ER BIJJETTO D'INVITO

     C-a-cà, r-i-rì, ccarì, n-a-nà, ccarina,
V-e-vè, n-i-nì, venì t-e-tè, venite
D-o-dò, m-a-mà, domà, n-i-ni...[*] ssentite?
Me disce1 c’ho dd’annacce2 domatina.3

     S-o-sò, l-a-là, sola. Capite?
Monziggnore me vò,4 zzi’5 Caterina,
Sola, come sciannava6 la spazzina7
Prima c’avess’er posto a le Pentite.8

     Lui m’averà dda dì cquarche pparola
Che nun avete da sentilla9 voi,
Epperò scrive che cce vadi10 sola.

      Lassàtemesce11 annà,12 zzia mia, chè ppoi
Si mm’arigala13 ar ritornà dda scòla14
Ce spartimo15 er rigalo tra de noi.

16 aprile 1834


Note

* Vedesi a colpo d’occhio che alcuni fra’ primi versi di questo sonetto esprimono il metodo romano col quale si fa compitare le parole ai fanciulli, modo elementare di lettura adottato sovente per proprio disimpegno da persone di età più adulta, spezialmente del sesso gentile, non tutto versato assai addentro ne’ misteri del sillabario.
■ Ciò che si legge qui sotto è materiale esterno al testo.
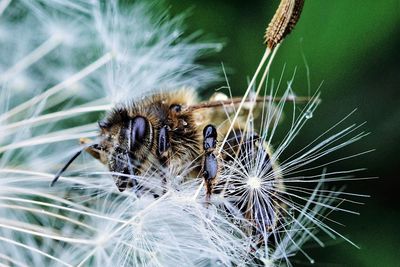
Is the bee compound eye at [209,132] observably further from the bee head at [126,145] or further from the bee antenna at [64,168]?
the bee antenna at [64,168]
Io però parlo del ceto, se non infimo affatto, neppur tuttavia primaio né secondario, ne’ quali due trovasi qualche coltura, almeno almeno dell’alfabeto e delle sue pertinenze. — Parendomi dunque opportuno il dir qualche parola sulla pronunzia di que’ versi, sì che ne risulti una connessione di suoni capaci di dar forma ad un verso, ecco qui appresso quel che ho immaginato di stabilire:

  1. Mi dice.
  2. D’andarci.
  3. D’andarci.
  4. Mi vuole.
  5. Zia.
  6. Ci andava.
  7. Mercantessa di cianfrusaglie.
  8. Reclusorio di donne di ex-mercato, o simili.
  9. Sentirla, per “udirla.„
  10. Ci vada.
  11. Lasciatemici.
  12. Andare.
  13. Se mi regala.
  14. Le crestaie, sartrici, ecc., che stanno a lavoro presso maestre,
    Dicono: “andare a scuola.„
  15. Spartiamo: dividiamo, ci partiamo, ecc.